= Menedemus the Cynic =

3rd century BC Greek Cynic philosopher

Menedemus (Μενέδημος; fl. 3rd century BC) was a Cynic philosopher, and a pupil of the Epicurean Colotes of Lampsacus. Diogenes Laërtius states that he used to go about garbed as a Fury, proclaiming himself a sort of spy from Hades:
He assumed the garb of a Fury, and went about saying that he had come from Hades to take notice of all who did wrong, in order that he might descend there again and make his report to the deities who live in that country.

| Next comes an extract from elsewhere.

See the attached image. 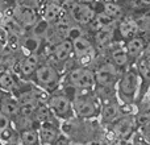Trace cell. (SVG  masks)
I'll return each instance as SVG.
<instances>
[{"label": "cell", "instance_id": "4", "mask_svg": "<svg viewBox=\"0 0 150 145\" xmlns=\"http://www.w3.org/2000/svg\"><path fill=\"white\" fill-rule=\"evenodd\" d=\"M108 128H111V131L116 135V137L119 139L121 143H127V141H130L132 136L134 135L138 131L137 125H136V119L134 115L128 112V114H124L113 122Z\"/></svg>", "mask_w": 150, "mask_h": 145}, {"label": "cell", "instance_id": "15", "mask_svg": "<svg viewBox=\"0 0 150 145\" xmlns=\"http://www.w3.org/2000/svg\"><path fill=\"white\" fill-rule=\"evenodd\" d=\"M18 112H20V106H18L17 100L12 98H1L0 100V114L5 115L11 119V117H15L18 116Z\"/></svg>", "mask_w": 150, "mask_h": 145}, {"label": "cell", "instance_id": "18", "mask_svg": "<svg viewBox=\"0 0 150 145\" xmlns=\"http://www.w3.org/2000/svg\"><path fill=\"white\" fill-rule=\"evenodd\" d=\"M111 58H112V63L119 70L125 68L129 63V55H128L127 49H124V48H115L111 53Z\"/></svg>", "mask_w": 150, "mask_h": 145}, {"label": "cell", "instance_id": "30", "mask_svg": "<svg viewBox=\"0 0 150 145\" xmlns=\"http://www.w3.org/2000/svg\"><path fill=\"white\" fill-rule=\"evenodd\" d=\"M9 124H11L9 117L3 115V114H0V133H3L5 129H8V128H9Z\"/></svg>", "mask_w": 150, "mask_h": 145}, {"label": "cell", "instance_id": "34", "mask_svg": "<svg viewBox=\"0 0 150 145\" xmlns=\"http://www.w3.org/2000/svg\"><path fill=\"white\" fill-rule=\"evenodd\" d=\"M144 55H146V57L150 58V42H148L145 46V52H144Z\"/></svg>", "mask_w": 150, "mask_h": 145}, {"label": "cell", "instance_id": "7", "mask_svg": "<svg viewBox=\"0 0 150 145\" xmlns=\"http://www.w3.org/2000/svg\"><path fill=\"white\" fill-rule=\"evenodd\" d=\"M69 83L78 90H91L95 87V71L88 68H76L69 72Z\"/></svg>", "mask_w": 150, "mask_h": 145}, {"label": "cell", "instance_id": "35", "mask_svg": "<svg viewBox=\"0 0 150 145\" xmlns=\"http://www.w3.org/2000/svg\"><path fill=\"white\" fill-rule=\"evenodd\" d=\"M141 1H142L144 4H146V5H150V0H141Z\"/></svg>", "mask_w": 150, "mask_h": 145}, {"label": "cell", "instance_id": "19", "mask_svg": "<svg viewBox=\"0 0 150 145\" xmlns=\"http://www.w3.org/2000/svg\"><path fill=\"white\" fill-rule=\"evenodd\" d=\"M52 115H53V112L49 108L47 103L42 102V103H38V106H37L34 115H33V119L38 124H41V123H45V122H52Z\"/></svg>", "mask_w": 150, "mask_h": 145}, {"label": "cell", "instance_id": "27", "mask_svg": "<svg viewBox=\"0 0 150 145\" xmlns=\"http://www.w3.org/2000/svg\"><path fill=\"white\" fill-rule=\"evenodd\" d=\"M96 25H98V29L103 28V26H112L113 24V17H111L109 15H107L105 12L104 13H99L96 16Z\"/></svg>", "mask_w": 150, "mask_h": 145}, {"label": "cell", "instance_id": "26", "mask_svg": "<svg viewBox=\"0 0 150 145\" xmlns=\"http://www.w3.org/2000/svg\"><path fill=\"white\" fill-rule=\"evenodd\" d=\"M7 46L9 48V50L12 52H17L21 46L20 42V36L16 33H9L8 32V38H7Z\"/></svg>", "mask_w": 150, "mask_h": 145}, {"label": "cell", "instance_id": "10", "mask_svg": "<svg viewBox=\"0 0 150 145\" xmlns=\"http://www.w3.org/2000/svg\"><path fill=\"white\" fill-rule=\"evenodd\" d=\"M137 71H138V75H140L141 80H142L144 86L140 88V96H138V100L137 103H140V100L142 99L144 94H145L146 88L148 86L150 85V58L144 55V57H140L137 60Z\"/></svg>", "mask_w": 150, "mask_h": 145}, {"label": "cell", "instance_id": "16", "mask_svg": "<svg viewBox=\"0 0 150 145\" xmlns=\"http://www.w3.org/2000/svg\"><path fill=\"white\" fill-rule=\"evenodd\" d=\"M40 66V58L37 54H34V53H32V54L26 55L25 58L23 60V62H21L20 65V70H21V74L23 75H32L34 74V71L38 69Z\"/></svg>", "mask_w": 150, "mask_h": 145}, {"label": "cell", "instance_id": "3", "mask_svg": "<svg viewBox=\"0 0 150 145\" xmlns=\"http://www.w3.org/2000/svg\"><path fill=\"white\" fill-rule=\"evenodd\" d=\"M120 70L112 62H107L101 65L95 71L96 85L100 90L113 92V87L120 79Z\"/></svg>", "mask_w": 150, "mask_h": 145}, {"label": "cell", "instance_id": "8", "mask_svg": "<svg viewBox=\"0 0 150 145\" xmlns=\"http://www.w3.org/2000/svg\"><path fill=\"white\" fill-rule=\"evenodd\" d=\"M36 82L44 88H54L58 85L59 75L52 65H41L34 71Z\"/></svg>", "mask_w": 150, "mask_h": 145}, {"label": "cell", "instance_id": "28", "mask_svg": "<svg viewBox=\"0 0 150 145\" xmlns=\"http://www.w3.org/2000/svg\"><path fill=\"white\" fill-rule=\"evenodd\" d=\"M104 8H105V13L109 15L111 17H119L122 13L121 8H120L119 5H116L115 3H105Z\"/></svg>", "mask_w": 150, "mask_h": 145}, {"label": "cell", "instance_id": "9", "mask_svg": "<svg viewBox=\"0 0 150 145\" xmlns=\"http://www.w3.org/2000/svg\"><path fill=\"white\" fill-rule=\"evenodd\" d=\"M38 136L41 145H54L61 137L59 129L53 122L41 123L38 127Z\"/></svg>", "mask_w": 150, "mask_h": 145}, {"label": "cell", "instance_id": "11", "mask_svg": "<svg viewBox=\"0 0 150 145\" xmlns=\"http://www.w3.org/2000/svg\"><path fill=\"white\" fill-rule=\"evenodd\" d=\"M71 16L76 23L79 24H88L93 20L95 17V12L93 9L87 4H83V3H79V4H74L73 8H71Z\"/></svg>", "mask_w": 150, "mask_h": 145}, {"label": "cell", "instance_id": "2", "mask_svg": "<svg viewBox=\"0 0 150 145\" xmlns=\"http://www.w3.org/2000/svg\"><path fill=\"white\" fill-rule=\"evenodd\" d=\"M73 109L75 116L84 120H95L100 115L101 102L92 94H82L73 99Z\"/></svg>", "mask_w": 150, "mask_h": 145}, {"label": "cell", "instance_id": "33", "mask_svg": "<svg viewBox=\"0 0 150 145\" xmlns=\"http://www.w3.org/2000/svg\"><path fill=\"white\" fill-rule=\"evenodd\" d=\"M54 145H70V144H69V141L66 140L65 137H62V136H61V137L58 139V140H57V143H55Z\"/></svg>", "mask_w": 150, "mask_h": 145}, {"label": "cell", "instance_id": "6", "mask_svg": "<svg viewBox=\"0 0 150 145\" xmlns=\"http://www.w3.org/2000/svg\"><path fill=\"white\" fill-rule=\"evenodd\" d=\"M47 106L52 109L53 115L63 120H70L75 116L73 109V102L63 94H55L47 99Z\"/></svg>", "mask_w": 150, "mask_h": 145}, {"label": "cell", "instance_id": "23", "mask_svg": "<svg viewBox=\"0 0 150 145\" xmlns=\"http://www.w3.org/2000/svg\"><path fill=\"white\" fill-rule=\"evenodd\" d=\"M16 86V80L9 71H4L0 74V90L12 91Z\"/></svg>", "mask_w": 150, "mask_h": 145}, {"label": "cell", "instance_id": "17", "mask_svg": "<svg viewBox=\"0 0 150 145\" xmlns=\"http://www.w3.org/2000/svg\"><path fill=\"white\" fill-rule=\"evenodd\" d=\"M71 41H73V49H74V53L76 57H80V55H84V54H88V53L93 52L92 45H91V42L88 41L86 37L78 36L71 40Z\"/></svg>", "mask_w": 150, "mask_h": 145}, {"label": "cell", "instance_id": "14", "mask_svg": "<svg viewBox=\"0 0 150 145\" xmlns=\"http://www.w3.org/2000/svg\"><path fill=\"white\" fill-rule=\"evenodd\" d=\"M145 41L141 37H133L127 44V52L130 60H138L145 52Z\"/></svg>", "mask_w": 150, "mask_h": 145}, {"label": "cell", "instance_id": "29", "mask_svg": "<svg viewBox=\"0 0 150 145\" xmlns=\"http://www.w3.org/2000/svg\"><path fill=\"white\" fill-rule=\"evenodd\" d=\"M130 144L132 145H150V143L144 137V135L140 132V131H137V132L132 136V139H130Z\"/></svg>", "mask_w": 150, "mask_h": 145}, {"label": "cell", "instance_id": "37", "mask_svg": "<svg viewBox=\"0 0 150 145\" xmlns=\"http://www.w3.org/2000/svg\"><path fill=\"white\" fill-rule=\"evenodd\" d=\"M8 145H17V144H8Z\"/></svg>", "mask_w": 150, "mask_h": 145}, {"label": "cell", "instance_id": "25", "mask_svg": "<svg viewBox=\"0 0 150 145\" xmlns=\"http://www.w3.org/2000/svg\"><path fill=\"white\" fill-rule=\"evenodd\" d=\"M134 119H136V125L140 129L141 127H144L145 124H148L150 122V107L144 108L141 111H138L137 114H134Z\"/></svg>", "mask_w": 150, "mask_h": 145}, {"label": "cell", "instance_id": "32", "mask_svg": "<svg viewBox=\"0 0 150 145\" xmlns=\"http://www.w3.org/2000/svg\"><path fill=\"white\" fill-rule=\"evenodd\" d=\"M7 38H8V31H5L4 28L0 26V45L1 46L7 45Z\"/></svg>", "mask_w": 150, "mask_h": 145}, {"label": "cell", "instance_id": "31", "mask_svg": "<svg viewBox=\"0 0 150 145\" xmlns=\"http://www.w3.org/2000/svg\"><path fill=\"white\" fill-rule=\"evenodd\" d=\"M138 131H140V132L142 133V135H144V137H145L146 140H148L149 143H150V122L148 123V124H145V125H144V127H141Z\"/></svg>", "mask_w": 150, "mask_h": 145}, {"label": "cell", "instance_id": "24", "mask_svg": "<svg viewBox=\"0 0 150 145\" xmlns=\"http://www.w3.org/2000/svg\"><path fill=\"white\" fill-rule=\"evenodd\" d=\"M61 15V7L57 4H49L46 5L44 12V18L47 23H52V21H55Z\"/></svg>", "mask_w": 150, "mask_h": 145}, {"label": "cell", "instance_id": "21", "mask_svg": "<svg viewBox=\"0 0 150 145\" xmlns=\"http://www.w3.org/2000/svg\"><path fill=\"white\" fill-rule=\"evenodd\" d=\"M137 31H138V25L134 20H125L120 25V33H121V36L124 38L128 40L133 38V36L137 33Z\"/></svg>", "mask_w": 150, "mask_h": 145}, {"label": "cell", "instance_id": "20", "mask_svg": "<svg viewBox=\"0 0 150 145\" xmlns=\"http://www.w3.org/2000/svg\"><path fill=\"white\" fill-rule=\"evenodd\" d=\"M20 140H21V143H23V145H41V143H40L38 131L34 129V128L21 131Z\"/></svg>", "mask_w": 150, "mask_h": 145}, {"label": "cell", "instance_id": "5", "mask_svg": "<svg viewBox=\"0 0 150 145\" xmlns=\"http://www.w3.org/2000/svg\"><path fill=\"white\" fill-rule=\"evenodd\" d=\"M125 112H122L121 104L120 100L115 95L109 96V98L101 99V108H100V115H99V123L103 128H107L112 124L113 122H116L121 115H124Z\"/></svg>", "mask_w": 150, "mask_h": 145}, {"label": "cell", "instance_id": "36", "mask_svg": "<svg viewBox=\"0 0 150 145\" xmlns=\"http://www.w3.org/2000/svg\"><path fill=\"white\" fill-rule=\"evenodd\" d=\"M1 98H3V92H1V90H0V100H1Z\"/></svg>", "mask_w": 150, "mask_h": 145}, {"label": "cell", "instance_id": "22", "mask_svg": "<svg viewBox=\"0 0 150 145\" xmlns=\"http://www.w3.org/2000/svg\"><path fill=\"white\" fill-rule=\"evenodd\" d=\"M113 38V28L112 26H103L98 29L95 34V41L98 45H105Z\"/></svg>", "mask_w": 150, "mask_h": 145}, {"label": "cell", "instance_id": "12", "mask_svg": "<svg viewBox=\"0 0 150 145\" xmlns=\"http://www.w3.org/2000/svg\"><path fill=\"white\" fill-rule=\"evenodd\" d=\"M15 18L24 26H30L37 21L36 12L29 5H17L15 9Z\"/></svg>", "mask_w": 150, "mask_h": 145}, {"label": "cell", "instance_id": "1", "mask_svg": "<svg viewBox=\"0 0 150 145\" xmlns=\"http://www.w3.org/2000/svg\"><path fill=\"white\" fill-rule=\"evenodd\" d=\"M119 87H117V98L124 106H133L136 100L138 87H140V75L136 68H130L119 79Z\"/></svg>", "mask_w": 150, "mask_h": 145}, {"label": "cell", "instance_id": "13", "mask_svg": "<svg viewBox=\"0 0 150 145\" xmlns=\"http://www.w3.org/2000/svg\"><path fill=\"white\" fill-rule=\"evenodd\" d=\"M74 49H73V41L69 38L62 40L61 42H58L57 45L53 49V54H54V58L59 62H65L70 58V55L73 54Z\"/></svg>", "mask_w": 150, "mask_h": 145}]
</instances>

And this was his dress: a tunic of a dark colour reaching to his feet, and a purple girdle round his waist, an Arcadian hat on his head with the twelve signs of the zodiac embroidered on it, tragic buskins, a preposterously long beard, and an ashen staff in his hand.

However, Wilhelm Crönert argued that this story is actually derived from one of the satires (the Necromancy) of Menippus, and that parallels to this story can be found in the dialogues of Lucian, which are based on those of Menippus.

The claim that Menedemus was originally a pupil of Colotes of Lampsacus, on the other hand, may be true. Two papyri from Herculaneum show that Menedemus disputed with Colotes on Epicurean opinions concerning poetry.